Text excerpt:
- - -
5 Claims, 6 Drawing Figures MULTIPLE CAM MECHANISM FOR INTERNAL COMBUSTION ENGINES This invention relates to new and useful improvements in internal combustion engines, and has particular reference to a new and novel means for providing cams of variable contours for operating the intake and exhaust valves of each engine cylinder.
In most internal combustion engines within my knowledge. each intake and exhaust valve is operated by a cam on a cam shaft driven at a speed synchronized with that of the engine crankshaft, the cams being angularly distributed around the cam shaft to cause opening and closing of the valves in proper sequence as re quired to permit operation of the engine. Also, each valve is usually provided with only a single operating cam. Many performance characteristics of the engine, at different speeds and loads, are determined by the cam contour, which controls such factors as the speed and degree of lift of the valve, and the precise moment of the engine cycle at which the opening and closing movements of the valve are initiated and terminated. On the other hand, it is well known that different operating conditions, such as in normal driving as compared to race driving in automobiles, better engine performance characteristics and efficiency can be obtained by cams having shapes specially contoured for each condition. In any engine having only a single set of cams, therefore, the cam contours must be selected either to provide the best average performance characteristics and best average efficiency under all operating conditions, such cams being commonly known as *stock cams, or they must be specially designed for particular operating conditions, such as high performance or racing" earns. Different cam contours may also be desired for engines designed for high-load operation, as compared to those designed for low-load operation. The advantages of a single engine having cams designed for a plurality of operating conditions, and being selectively usable whenever those conditions occur, are therefore obvious.
- - -
Dataset:
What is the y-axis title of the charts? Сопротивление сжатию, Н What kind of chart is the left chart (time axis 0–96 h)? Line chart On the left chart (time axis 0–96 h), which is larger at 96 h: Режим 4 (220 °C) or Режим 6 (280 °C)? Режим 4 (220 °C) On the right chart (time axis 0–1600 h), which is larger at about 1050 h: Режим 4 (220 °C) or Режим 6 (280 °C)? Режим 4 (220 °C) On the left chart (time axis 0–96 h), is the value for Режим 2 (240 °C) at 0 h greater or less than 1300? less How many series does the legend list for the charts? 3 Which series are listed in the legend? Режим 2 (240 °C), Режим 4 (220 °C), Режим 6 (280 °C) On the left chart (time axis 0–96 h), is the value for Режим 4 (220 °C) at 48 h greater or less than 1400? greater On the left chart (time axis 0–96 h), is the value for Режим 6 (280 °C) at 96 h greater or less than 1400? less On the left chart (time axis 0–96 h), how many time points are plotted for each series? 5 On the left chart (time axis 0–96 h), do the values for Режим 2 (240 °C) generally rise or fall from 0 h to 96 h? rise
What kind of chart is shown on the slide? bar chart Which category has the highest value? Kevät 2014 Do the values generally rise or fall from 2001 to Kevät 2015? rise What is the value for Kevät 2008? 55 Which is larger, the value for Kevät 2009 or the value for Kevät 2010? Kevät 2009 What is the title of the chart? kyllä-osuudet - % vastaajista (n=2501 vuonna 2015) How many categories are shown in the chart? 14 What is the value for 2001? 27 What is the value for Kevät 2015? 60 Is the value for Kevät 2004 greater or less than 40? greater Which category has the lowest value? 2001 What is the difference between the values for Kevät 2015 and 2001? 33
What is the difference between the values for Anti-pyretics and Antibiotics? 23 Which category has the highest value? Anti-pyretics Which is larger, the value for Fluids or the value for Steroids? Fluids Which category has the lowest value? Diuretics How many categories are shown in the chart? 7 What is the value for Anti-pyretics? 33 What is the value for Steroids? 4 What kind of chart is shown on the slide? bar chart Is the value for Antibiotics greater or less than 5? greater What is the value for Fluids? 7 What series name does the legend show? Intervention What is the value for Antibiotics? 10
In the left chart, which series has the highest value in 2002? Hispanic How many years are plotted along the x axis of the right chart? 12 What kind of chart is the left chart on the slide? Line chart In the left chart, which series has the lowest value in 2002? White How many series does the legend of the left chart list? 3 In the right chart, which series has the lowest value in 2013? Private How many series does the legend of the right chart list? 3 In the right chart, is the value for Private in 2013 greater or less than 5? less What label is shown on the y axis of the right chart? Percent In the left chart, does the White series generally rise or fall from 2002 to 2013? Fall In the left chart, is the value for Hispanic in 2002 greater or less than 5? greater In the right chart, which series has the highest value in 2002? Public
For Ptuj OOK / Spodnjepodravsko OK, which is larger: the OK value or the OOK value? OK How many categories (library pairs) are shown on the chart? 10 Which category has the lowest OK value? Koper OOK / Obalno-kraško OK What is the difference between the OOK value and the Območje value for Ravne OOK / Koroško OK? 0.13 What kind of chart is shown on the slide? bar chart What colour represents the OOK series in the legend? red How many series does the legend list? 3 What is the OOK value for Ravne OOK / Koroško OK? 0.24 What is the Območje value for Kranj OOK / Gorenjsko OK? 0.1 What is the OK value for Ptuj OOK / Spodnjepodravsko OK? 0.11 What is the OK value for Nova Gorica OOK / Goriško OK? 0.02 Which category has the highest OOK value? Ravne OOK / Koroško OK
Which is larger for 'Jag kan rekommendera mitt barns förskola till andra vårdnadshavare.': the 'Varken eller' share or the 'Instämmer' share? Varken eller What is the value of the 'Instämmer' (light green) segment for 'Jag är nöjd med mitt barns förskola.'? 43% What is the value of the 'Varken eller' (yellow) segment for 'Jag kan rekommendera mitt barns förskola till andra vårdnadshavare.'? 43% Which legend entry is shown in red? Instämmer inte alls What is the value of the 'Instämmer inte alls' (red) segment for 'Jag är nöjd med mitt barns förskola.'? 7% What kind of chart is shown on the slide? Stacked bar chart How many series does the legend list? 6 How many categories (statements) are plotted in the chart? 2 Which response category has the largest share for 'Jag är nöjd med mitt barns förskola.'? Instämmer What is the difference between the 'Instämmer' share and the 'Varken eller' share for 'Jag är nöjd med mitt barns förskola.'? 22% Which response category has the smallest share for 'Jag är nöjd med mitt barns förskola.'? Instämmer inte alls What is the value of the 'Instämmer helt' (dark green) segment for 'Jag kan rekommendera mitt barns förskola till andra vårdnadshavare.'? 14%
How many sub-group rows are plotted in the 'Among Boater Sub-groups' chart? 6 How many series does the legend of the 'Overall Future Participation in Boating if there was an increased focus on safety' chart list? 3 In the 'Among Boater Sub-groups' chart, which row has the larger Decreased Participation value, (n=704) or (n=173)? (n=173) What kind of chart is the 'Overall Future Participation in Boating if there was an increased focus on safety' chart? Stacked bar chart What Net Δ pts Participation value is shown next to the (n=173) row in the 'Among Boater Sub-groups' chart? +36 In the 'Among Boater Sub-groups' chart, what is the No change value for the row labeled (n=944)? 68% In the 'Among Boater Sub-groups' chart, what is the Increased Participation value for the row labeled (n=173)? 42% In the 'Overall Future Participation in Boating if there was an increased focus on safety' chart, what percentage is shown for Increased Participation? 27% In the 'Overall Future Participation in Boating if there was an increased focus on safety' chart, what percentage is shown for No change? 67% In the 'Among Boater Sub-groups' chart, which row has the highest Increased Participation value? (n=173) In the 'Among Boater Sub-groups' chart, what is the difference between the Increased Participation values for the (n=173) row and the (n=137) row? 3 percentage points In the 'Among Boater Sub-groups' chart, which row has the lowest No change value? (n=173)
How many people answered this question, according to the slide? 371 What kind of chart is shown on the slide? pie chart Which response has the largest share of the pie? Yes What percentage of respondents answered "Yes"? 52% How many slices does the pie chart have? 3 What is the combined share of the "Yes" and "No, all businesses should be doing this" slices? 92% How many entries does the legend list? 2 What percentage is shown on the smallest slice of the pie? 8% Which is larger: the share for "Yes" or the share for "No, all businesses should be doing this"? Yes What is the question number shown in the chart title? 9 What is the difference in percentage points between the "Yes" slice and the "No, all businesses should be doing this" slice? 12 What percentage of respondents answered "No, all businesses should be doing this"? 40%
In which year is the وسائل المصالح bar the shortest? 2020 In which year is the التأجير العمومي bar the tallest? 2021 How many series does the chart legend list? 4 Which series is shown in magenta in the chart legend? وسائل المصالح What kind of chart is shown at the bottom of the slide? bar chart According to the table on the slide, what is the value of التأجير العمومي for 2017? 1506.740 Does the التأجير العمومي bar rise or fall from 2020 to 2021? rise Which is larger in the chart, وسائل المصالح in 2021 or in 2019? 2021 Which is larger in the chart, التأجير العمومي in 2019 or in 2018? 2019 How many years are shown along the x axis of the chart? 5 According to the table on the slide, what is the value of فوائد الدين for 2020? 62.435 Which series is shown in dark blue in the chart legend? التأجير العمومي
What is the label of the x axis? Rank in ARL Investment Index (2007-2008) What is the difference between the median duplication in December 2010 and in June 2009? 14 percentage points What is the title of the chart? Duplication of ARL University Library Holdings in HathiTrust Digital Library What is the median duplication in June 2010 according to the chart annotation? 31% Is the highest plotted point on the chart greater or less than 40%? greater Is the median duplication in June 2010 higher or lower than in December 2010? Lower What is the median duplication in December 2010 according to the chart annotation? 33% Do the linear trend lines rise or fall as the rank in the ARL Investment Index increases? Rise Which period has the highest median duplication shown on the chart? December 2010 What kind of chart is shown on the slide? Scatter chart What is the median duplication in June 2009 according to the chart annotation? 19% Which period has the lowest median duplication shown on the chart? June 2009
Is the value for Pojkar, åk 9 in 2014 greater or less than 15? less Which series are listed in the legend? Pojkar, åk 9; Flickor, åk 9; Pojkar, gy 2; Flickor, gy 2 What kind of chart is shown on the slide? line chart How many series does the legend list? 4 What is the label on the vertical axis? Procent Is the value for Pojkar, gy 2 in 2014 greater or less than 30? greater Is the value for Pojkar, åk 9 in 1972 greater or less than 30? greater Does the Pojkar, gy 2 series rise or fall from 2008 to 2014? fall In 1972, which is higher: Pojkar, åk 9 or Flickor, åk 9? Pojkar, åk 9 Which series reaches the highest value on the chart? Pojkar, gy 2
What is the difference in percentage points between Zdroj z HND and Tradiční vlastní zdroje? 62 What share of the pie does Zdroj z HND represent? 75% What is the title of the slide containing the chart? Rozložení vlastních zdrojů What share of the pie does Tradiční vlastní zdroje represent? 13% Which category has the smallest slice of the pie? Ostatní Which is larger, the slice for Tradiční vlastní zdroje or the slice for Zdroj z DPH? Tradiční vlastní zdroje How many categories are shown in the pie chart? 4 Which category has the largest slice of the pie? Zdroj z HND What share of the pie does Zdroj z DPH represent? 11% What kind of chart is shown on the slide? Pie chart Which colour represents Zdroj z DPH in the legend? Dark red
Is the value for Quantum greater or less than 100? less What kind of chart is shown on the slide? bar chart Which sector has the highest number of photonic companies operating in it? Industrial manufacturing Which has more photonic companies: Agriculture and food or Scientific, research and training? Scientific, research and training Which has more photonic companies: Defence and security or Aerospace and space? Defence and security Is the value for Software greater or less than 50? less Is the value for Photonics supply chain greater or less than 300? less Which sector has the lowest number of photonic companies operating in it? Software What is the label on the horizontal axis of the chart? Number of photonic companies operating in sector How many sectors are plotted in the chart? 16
- - -
Task list:
A) In the cam mechanism text, what are cams commonly called when their contours are chosen for the best average performance and efficiency under all operating conditions?
B) Continue the cam mechanism text from where it stops.

Exercise results:
A) They are commonly known as stock cams.

B)
Accordingly, the principal object of the present invention is the provision, in an internal combustion engine, of a plurality of sets of cams each designed for use under a specific set of operating conditions, and control means for selectively rendering any one of said sets of cams operative as desired.
Another object is the provision of a cam mechanism of the character described in which the change or shift from one cam set to another can be made either by some manually actuated means at the will of the operator, or automatically in response to changes of some engine function, such as engine speed.
A further object is the provision of a cam mechanism of the character described which will permit shifting from one cam set to another at any engine speed, despite the fact that the cams associated with each valve can be shifted only when that valve is fully closed and the cam inoperative, and that the valves of the respective cylinders all operate at different points in a complete cycle of the engine.
Other objects are simplicity and economy of construction, and efficiency and dependability of operation.
With these objects in view, as well as other objects which will appear in the course of the specification, reference will be had to the accompanying drawing, wherein:
FIG. I is a fragmentary top plan view, partially broken away and foreshortened, ofan internal combustion engine including a cam mechanism embodying the present invention,
FIG. 2 is an enlarged, fragmentary sectional view taken on line IIII of FIG. 1,
FIG. 3 is a fragmentary sectional view taken on line III-Ill of FIG. 1,
FIG. 4 is a fragmentary sectional view taken on line lV-IV of FIG. 3,
FIG. 5 is an enlarged, fragmentary slightly irregular sectional view taken on line V-V of FIG. I, and
FIG. 6 is a fragmentary sectional view taken on line VI-VI of FIG. 5.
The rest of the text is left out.